Prologue — “I consider him an officer of most brilliant attainments.” (Maj. Gen. Charles T. Menoher, Efficiency Report on Douglas MacArthur, Aug. 28, 1919)

It is of interest that Scott chose this quote to start his book with. This of course is a comment about MacArthur as a young man, a student, but doesn’t really speak to his true abilities and record as a commanding officer.

And what exactly is the truth of that record? Scott hints at it but much more needs to be discussed considering the horrendous outcomes from not only MacArthur’s decisions at the end of the war to force the battle of Manila against the position of the Joint Chiefs, but also his decision at the beginning of the war to retreat to Bataan and Corregidor resulting in the greatest defeat of an American army in it’s history and a suffering for the Filipino and American forces equal to that during the battle of Manila at the end of the war.

Many of MacArthur’s highest ranking officers knew he had made fundamental mistakes and acted more out of ego than rationale. As one officer called it, “the missteps, mismanagement and indecision’s were all MacArthurs” (from Tears in the Darkness).

Epilogue, page 741: “MacArthur is still a revered figure by many in the Philippines, more than a half-century after his death in 1964 at the age of 84 and despite the criticism of some that American artillery played a large role in the city’s destruction, both in lives lost and in property ruined.”

“Douglas MacArthur bears as much responsibility as Sanji Iwabuchi for the cruel fate that was inflicted on Manila,” concluded Filipino historian Alfonso Aluit, author of By Sword and Fire.

American William Brady, who survived the Japanese occupation and the battle, agreed. “One side killed and destroyed us willfully,” he wrote, “The other side killed and destroyed us willy-nilly”

The book ends in a very revealing and moving chapter with the telling of the trial of Japanese General Yamashita. Here is a chapter heading quote and an excerpt which start to get at the reality of war and how a victor’s hubris can lead to a loss of moral standing:

Chapter 25 — “An uncurbed spirit of revenge and retribution, masked in formal legal procedure for purposes of dealing with a fallen enemy commander, can do more lasting harm than all of the atrocities giving rise to that spirit.” (Supreme Court Justice Frank Murphy, Feb. 4, 1946).

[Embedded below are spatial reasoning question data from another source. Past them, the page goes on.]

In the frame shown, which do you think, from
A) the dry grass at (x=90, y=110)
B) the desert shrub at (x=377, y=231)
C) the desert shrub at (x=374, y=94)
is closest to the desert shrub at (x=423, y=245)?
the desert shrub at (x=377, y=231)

This quote is in reference to the war crimes trial of Japanese General Yamashita.

Epilogue, page 739 — “I think we made a hell of a mistake,” George Guy said in 1967. “His (Yamashita’s) case was a sad chapter in our military and judicial history.”

I would recommend anyone with an interest in the World War II in the Philippines read Scott’s book, but I would also suggest one read and investigate further.

For all of Scott’s accomplishments with Rampage, and there are many, it still only starts to tell the complete story, and with a better understanding of that story only then can a true healing of the wounds and memories of that War begin.

(For a book that goes much further than Scott’s in dealing with questions raised in this review, I would recommend Tears in the Darkness by Michael and Elizabeth Norman, in the telling of the story of the surrender of Bataan and the Death March at the beginning of the War.)